_Texto_
¿Cuáles son los límites de la ciencia? ¿Existen sectores de la naturaleza o áreas de la realidad cuyo conocimiento nos está vedado en principio? ¿O bien puede afirmarse que, por lo menos potencialmente, todo lo que posee existencia natural es susceptible de análisis y comprensión científica?
El lector pensara que entre los hombres de ciencia seguramente prevalece la idea de que su disciplina no tiene limitaciones, mientras que fuera del gremio muchos se inclinarían a asegurar que hay ciertos aspectos del mundo y del pensamiento que están hoy y estarán siempre fuera del alcance de la ciencia.
Si es así, seguramente que el lector se sorprenderá de saber que la inmensa mayoría de los científicos no tiene ninguna opinión (o siquiera interés) al respecto; tal indiferencia es parte de la falta general de interés en la filosofía de la ciencia que caracteriza a los investigadores.
Sin embargo, no se piense que en el medio extracientífico abundan los expertos en filosofía de la ciencia; lo que ocurre es que la primera reacción ante la pretendida hegemonía del conocimiento científico sobre toda la realidad existente es de rechazo, ya que muchos tenemos algunos misterios favoritos que deseamos conservar como tales.
En realidad, la pregunta sobre los límites de la ciencia está mal formulada porque implica una solución simplista a uno de los problemas humanos más antiguos y complejos: la extensión y naturaleza de lo que existe, la variedad y las últimas fronteras de lo real, las propiedades mínimas pero esenciales de lo verdadero y las categorías que pueden aceptarse bajo tal encabezado.
Incluye desde el viejo y amable dilema del nominalismo versus el universalismo hasta el contemporáneo y feo enfrentamiento entre idealistas y mecanistas, entre las «derechas» y las «izquierdas».
Desde tiempos inmemoriales los hombres se han dividido en dos bandos en función de los límites que cada uno de ellos le concede a la realidad: sea el bando A (porque es el más antiguo y, a través de la historia, el más numeroso) el que propone la existencia real no sólo de todo lo que percibimos a través de nuestros sentidos sino también de mucho de lo que imaginamos (basado tanto en el intelecto como en el corazón, que «también tiene sus razones»); sea el bando B el que defiende a la naturaleza como la única realidad existente y califica a todo lo que se sale de ella como expresión imaginaria o sensorial ( ambas) de estructuras tridimensionales y de naturaleza molecular.
Un ejemplo sencillo revela el sentido de las diferencias entre los bandos A y B del párrafo anterior: se trata de sus respuestas individuales a la pregunta, «¿Existen las ideas?»
El bando A, embargado de fervor platónico, responde con un «sí» unísono y estentóreo, agitando banderas azul-blanco y pancartas con sentencias bíblicas.

_Lo que se pide_
Copia tal cual, del texto sobre los límites de la ciencia, el trozo que va desde "Sin embargo, no" hasta "conservar como tales.". Las líneas que vienen después no cuentan para nada aquí.

_Datos reunidos_

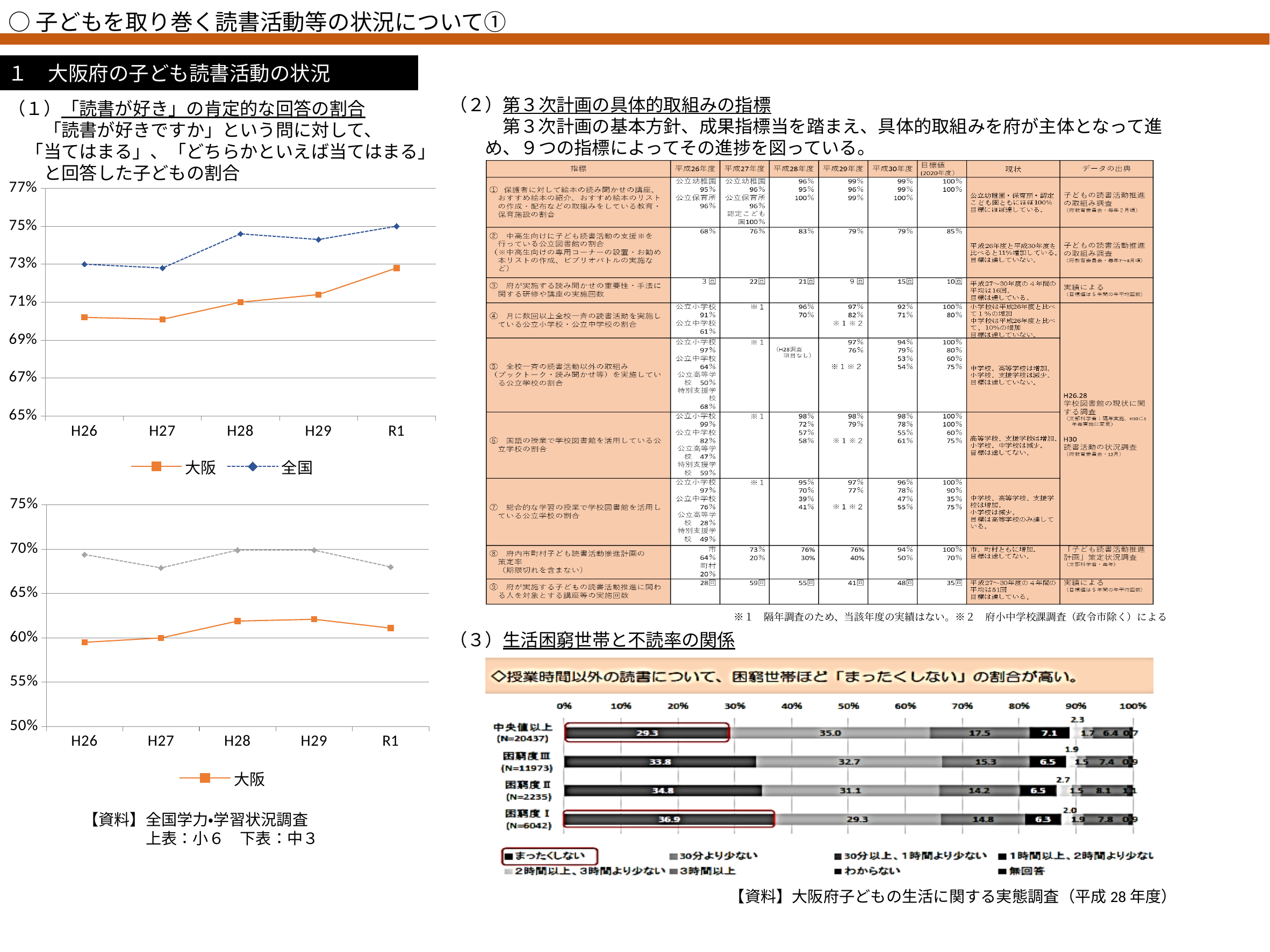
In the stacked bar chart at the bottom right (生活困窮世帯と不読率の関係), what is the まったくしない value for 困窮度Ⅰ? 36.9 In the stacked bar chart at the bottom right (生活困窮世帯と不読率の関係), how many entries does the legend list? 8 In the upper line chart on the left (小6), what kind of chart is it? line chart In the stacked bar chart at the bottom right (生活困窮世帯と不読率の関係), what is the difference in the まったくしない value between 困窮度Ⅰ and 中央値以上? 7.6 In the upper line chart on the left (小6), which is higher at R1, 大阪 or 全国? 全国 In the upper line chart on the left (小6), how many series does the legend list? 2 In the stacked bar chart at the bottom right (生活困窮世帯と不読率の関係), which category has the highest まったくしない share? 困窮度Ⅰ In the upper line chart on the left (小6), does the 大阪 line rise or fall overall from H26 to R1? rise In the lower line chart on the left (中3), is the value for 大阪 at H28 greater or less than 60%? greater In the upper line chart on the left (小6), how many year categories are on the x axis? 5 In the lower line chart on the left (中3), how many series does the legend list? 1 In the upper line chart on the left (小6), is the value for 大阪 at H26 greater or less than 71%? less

_Respuesta escrita_
Sin embargo, no se piense que en el medio extracientífico abundan los expertos en filosofía de la ciencia; lo que ocurre es que la primera reacción ante la pretendida hegemonía del conocimiento científico sobre toda la realidad existente es de rechazo, ya que muchos tenemos algunos misterios favoritos que deseamos conservar como tales.